* **TEXT BLOCK**
━━━━

Mutable strings

G

Gordon Airport

Has anyone suggested introducing a mutable string type (yes, of course)
and distinguishing them from standard strings by the quote type - single
or double? As far as I know ' and " are currently interchangeable in all
circumstances (as long as they're paired) so there's no overloading to
muddy the language. Of course there could be some interesting problems
with current code that doesn't make a distinction, but it would be dead
easy to fix with a search-and-replace. And which would be the default
return type for functions returning strings...
It looks like there are ways of handling this by digging around in the
modules for more basic types, but it would be much nicer to have it
available at 'user level'.
 
A

Andy Jewell

Has anyone suggested introducing a mutable string type (yes, of course)
and distinguishing them from standard strings by the quote type - single
or double? As far as I know ' and " are currently interchangeable in all
circumstances (as long as they're paired) so there's no overloading to
muddy the language. Of course there could be some interesting problems
with current code that doesn't make a distinction, but it would be dead
easy to fix with a search-and-replace. And which would be the default
return type for functions returning strings...

━━━━

* **TASK TO CARRY OUT**
Copy the forum thread on mutable strings above in full, word for word.

━━━━

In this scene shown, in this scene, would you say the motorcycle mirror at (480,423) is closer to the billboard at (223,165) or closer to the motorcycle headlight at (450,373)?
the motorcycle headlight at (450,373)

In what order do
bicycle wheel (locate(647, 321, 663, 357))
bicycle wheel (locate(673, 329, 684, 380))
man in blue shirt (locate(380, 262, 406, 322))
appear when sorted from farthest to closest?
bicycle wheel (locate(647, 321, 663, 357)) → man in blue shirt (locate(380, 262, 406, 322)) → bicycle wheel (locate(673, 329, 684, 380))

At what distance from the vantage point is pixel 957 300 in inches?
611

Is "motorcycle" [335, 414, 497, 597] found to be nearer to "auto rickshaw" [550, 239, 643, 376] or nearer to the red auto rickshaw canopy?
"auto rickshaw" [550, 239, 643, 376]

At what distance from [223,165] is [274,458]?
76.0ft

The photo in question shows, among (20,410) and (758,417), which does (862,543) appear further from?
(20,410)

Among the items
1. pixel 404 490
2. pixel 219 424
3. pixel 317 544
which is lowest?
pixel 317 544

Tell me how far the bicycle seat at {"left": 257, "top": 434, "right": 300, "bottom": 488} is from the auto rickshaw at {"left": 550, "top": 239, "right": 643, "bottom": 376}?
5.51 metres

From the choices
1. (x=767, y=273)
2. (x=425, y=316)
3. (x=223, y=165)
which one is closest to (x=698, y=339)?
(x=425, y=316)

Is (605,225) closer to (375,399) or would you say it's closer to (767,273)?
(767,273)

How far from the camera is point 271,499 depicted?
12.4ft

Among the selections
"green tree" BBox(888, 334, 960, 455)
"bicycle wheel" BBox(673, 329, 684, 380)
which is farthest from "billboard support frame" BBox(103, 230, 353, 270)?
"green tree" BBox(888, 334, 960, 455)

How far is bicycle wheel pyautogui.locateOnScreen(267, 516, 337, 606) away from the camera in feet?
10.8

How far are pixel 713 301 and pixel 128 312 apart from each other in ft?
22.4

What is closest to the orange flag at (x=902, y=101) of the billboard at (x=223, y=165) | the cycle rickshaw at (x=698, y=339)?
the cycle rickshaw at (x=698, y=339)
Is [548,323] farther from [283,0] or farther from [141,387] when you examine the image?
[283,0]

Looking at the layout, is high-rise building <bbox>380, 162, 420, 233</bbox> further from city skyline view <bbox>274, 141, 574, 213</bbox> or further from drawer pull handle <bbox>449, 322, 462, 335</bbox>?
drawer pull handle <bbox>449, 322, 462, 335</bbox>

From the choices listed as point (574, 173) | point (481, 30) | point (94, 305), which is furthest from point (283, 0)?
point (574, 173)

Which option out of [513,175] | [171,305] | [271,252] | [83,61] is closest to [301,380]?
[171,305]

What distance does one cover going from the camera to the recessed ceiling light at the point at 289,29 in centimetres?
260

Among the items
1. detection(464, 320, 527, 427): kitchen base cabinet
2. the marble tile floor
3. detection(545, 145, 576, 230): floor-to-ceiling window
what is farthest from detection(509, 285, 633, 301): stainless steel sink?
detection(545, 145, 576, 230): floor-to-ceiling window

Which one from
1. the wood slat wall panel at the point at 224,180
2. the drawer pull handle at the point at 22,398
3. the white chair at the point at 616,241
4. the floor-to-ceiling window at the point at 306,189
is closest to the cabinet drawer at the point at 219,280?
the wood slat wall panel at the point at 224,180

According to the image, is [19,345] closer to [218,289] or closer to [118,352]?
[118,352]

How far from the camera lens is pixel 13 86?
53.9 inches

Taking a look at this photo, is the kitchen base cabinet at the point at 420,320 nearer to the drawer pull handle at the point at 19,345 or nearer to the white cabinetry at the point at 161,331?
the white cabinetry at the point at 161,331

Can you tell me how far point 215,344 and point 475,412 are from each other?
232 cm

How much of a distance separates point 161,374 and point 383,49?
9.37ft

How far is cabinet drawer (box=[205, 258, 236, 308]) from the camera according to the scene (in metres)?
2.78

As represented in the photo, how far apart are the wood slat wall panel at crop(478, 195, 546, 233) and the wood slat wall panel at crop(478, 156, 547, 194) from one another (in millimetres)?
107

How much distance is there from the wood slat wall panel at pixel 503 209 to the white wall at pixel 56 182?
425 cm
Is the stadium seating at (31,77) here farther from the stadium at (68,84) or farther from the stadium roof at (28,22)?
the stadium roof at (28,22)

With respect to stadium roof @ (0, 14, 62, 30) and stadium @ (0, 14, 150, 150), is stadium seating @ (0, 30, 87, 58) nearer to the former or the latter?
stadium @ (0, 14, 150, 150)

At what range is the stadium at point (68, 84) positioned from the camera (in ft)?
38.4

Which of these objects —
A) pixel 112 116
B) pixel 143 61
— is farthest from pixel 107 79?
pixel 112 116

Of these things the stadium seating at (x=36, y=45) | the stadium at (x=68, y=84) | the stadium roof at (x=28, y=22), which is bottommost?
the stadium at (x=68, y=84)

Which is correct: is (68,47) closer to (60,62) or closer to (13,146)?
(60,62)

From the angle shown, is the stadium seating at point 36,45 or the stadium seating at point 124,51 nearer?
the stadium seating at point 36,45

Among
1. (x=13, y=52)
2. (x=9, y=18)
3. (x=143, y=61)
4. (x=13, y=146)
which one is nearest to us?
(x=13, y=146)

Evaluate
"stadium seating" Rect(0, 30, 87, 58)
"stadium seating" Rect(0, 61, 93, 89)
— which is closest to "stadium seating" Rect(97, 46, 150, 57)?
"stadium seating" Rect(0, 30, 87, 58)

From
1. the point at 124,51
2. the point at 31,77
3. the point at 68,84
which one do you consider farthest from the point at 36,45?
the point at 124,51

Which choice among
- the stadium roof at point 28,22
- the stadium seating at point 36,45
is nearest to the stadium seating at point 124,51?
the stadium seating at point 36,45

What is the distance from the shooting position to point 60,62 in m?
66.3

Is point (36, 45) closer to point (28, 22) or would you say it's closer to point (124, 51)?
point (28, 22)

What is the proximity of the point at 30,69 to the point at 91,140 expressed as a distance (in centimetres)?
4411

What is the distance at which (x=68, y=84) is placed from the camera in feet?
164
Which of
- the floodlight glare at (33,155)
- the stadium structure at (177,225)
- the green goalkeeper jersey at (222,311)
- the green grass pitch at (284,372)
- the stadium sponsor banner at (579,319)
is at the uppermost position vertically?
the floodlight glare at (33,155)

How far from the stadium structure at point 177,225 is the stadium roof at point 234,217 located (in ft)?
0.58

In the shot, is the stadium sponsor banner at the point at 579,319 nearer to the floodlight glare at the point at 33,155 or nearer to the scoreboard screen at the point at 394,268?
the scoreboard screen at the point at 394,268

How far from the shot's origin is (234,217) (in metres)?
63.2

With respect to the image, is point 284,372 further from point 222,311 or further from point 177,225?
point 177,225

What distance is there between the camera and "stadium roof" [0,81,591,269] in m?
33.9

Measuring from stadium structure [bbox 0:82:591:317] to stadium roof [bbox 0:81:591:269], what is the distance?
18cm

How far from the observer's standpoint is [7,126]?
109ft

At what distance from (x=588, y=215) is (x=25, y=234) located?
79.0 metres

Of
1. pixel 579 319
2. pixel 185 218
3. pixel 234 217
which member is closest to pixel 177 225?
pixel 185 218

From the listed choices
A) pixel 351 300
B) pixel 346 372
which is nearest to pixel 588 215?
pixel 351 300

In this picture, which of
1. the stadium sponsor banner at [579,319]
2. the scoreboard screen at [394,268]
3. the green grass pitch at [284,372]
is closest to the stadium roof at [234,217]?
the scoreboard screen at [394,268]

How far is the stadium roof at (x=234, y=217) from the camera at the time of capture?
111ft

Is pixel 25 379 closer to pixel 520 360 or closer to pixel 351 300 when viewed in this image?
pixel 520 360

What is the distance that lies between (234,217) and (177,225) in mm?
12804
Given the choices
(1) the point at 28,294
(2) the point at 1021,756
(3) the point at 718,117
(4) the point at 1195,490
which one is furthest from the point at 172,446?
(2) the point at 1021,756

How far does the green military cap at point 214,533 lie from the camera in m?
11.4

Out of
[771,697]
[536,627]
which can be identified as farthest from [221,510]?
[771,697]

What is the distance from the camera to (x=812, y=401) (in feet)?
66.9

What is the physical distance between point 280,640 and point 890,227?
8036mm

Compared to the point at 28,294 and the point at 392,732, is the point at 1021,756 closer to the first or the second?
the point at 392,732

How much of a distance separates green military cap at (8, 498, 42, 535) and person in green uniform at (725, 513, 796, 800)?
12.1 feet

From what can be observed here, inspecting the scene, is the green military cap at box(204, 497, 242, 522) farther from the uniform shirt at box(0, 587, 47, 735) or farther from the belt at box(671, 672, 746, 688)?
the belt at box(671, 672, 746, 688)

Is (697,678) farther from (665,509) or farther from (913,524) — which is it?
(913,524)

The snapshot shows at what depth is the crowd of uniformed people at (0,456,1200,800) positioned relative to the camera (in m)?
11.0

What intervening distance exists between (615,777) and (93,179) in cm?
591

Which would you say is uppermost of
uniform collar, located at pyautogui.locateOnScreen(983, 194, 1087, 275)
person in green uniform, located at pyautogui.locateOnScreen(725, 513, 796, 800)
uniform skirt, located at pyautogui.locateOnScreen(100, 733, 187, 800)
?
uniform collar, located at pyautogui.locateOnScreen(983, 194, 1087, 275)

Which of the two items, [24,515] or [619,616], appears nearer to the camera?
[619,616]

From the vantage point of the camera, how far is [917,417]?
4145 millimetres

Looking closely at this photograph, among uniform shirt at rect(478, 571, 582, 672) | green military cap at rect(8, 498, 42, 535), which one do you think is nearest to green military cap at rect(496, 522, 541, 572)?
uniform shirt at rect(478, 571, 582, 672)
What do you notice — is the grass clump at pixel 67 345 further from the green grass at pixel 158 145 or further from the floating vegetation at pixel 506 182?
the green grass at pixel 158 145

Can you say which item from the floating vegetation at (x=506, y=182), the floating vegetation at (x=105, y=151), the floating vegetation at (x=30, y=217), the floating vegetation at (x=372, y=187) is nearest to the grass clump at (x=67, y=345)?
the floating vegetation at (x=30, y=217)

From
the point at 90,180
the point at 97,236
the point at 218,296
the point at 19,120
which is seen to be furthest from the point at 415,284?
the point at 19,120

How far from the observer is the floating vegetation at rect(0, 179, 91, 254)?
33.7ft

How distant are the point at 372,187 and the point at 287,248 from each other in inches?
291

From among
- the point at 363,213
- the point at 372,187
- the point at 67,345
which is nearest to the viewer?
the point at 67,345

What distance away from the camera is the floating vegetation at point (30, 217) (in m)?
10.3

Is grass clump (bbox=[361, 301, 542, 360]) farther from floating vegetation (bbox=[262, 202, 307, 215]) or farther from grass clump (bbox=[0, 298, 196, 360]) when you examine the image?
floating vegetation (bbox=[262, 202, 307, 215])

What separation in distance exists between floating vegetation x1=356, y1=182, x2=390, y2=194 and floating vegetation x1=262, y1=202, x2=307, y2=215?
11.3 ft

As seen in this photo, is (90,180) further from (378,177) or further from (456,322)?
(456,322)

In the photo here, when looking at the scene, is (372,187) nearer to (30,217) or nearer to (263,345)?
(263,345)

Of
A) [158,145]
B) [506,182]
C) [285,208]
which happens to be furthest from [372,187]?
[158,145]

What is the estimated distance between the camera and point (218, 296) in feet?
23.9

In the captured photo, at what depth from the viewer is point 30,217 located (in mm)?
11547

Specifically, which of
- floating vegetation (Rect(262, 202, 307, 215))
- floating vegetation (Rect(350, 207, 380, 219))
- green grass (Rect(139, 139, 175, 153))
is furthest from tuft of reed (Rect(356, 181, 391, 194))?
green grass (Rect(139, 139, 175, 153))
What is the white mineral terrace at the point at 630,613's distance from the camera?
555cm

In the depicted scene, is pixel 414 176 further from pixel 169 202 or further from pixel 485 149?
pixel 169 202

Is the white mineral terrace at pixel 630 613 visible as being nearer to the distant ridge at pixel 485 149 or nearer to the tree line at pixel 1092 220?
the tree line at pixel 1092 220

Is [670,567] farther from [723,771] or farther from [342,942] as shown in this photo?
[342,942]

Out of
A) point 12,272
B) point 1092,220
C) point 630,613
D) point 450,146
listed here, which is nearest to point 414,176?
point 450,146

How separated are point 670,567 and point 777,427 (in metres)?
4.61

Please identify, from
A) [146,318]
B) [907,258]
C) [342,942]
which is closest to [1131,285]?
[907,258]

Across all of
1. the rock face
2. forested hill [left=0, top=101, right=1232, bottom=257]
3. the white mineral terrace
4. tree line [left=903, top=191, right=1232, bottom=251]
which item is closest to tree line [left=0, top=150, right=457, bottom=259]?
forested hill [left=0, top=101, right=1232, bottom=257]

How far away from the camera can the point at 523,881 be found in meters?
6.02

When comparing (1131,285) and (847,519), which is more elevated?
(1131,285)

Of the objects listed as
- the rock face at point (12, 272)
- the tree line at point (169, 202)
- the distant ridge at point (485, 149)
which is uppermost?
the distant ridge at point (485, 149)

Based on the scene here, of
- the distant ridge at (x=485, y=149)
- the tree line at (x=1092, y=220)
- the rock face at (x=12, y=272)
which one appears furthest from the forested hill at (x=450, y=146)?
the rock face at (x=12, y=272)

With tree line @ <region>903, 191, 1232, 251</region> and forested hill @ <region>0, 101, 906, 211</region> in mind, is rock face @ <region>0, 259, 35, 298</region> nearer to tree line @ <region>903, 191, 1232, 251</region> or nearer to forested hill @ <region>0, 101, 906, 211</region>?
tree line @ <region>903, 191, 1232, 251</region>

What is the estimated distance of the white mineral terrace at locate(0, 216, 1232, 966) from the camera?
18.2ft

━━━━

* **IN RESPONSE**
Mutable strings

G

Gordon Airport

Has anyone suggested introducing a mutable string type (yes, of course)
and distinguishing them from standard strings by the quote type - single
or double? As far as I know ' and " are currently interchangeable in all
circumstances (as long as they're paired) so there's no overloading to
muddy the language. Of course there could be some interesting problems
with current code that doesn't make a distinction, but it would be dead
easy to fix with a search-and-replace. And which would be the default
return type for functions returning strings...
It looks like there are ways of handling this by digging around in the
modules for more basic types, but it would be much nicer to have it
available at 'user level'.
 
A

Andy Jewell

Has anyone suggested introducing a mutable string type (yes, of course)
and distinguishing them from standard strings by the quote type - single
or double? As far as I know ' and " are currently interchangeable in all
circumstances (as long as they're paired) so there's no overloading to
muddy the language. Of course there could be some interesting problems
with current code that doesn't make a distinction, but it would be dead
easy to fix with a search-and-replace. And which would be the default
return type for functions returning strings...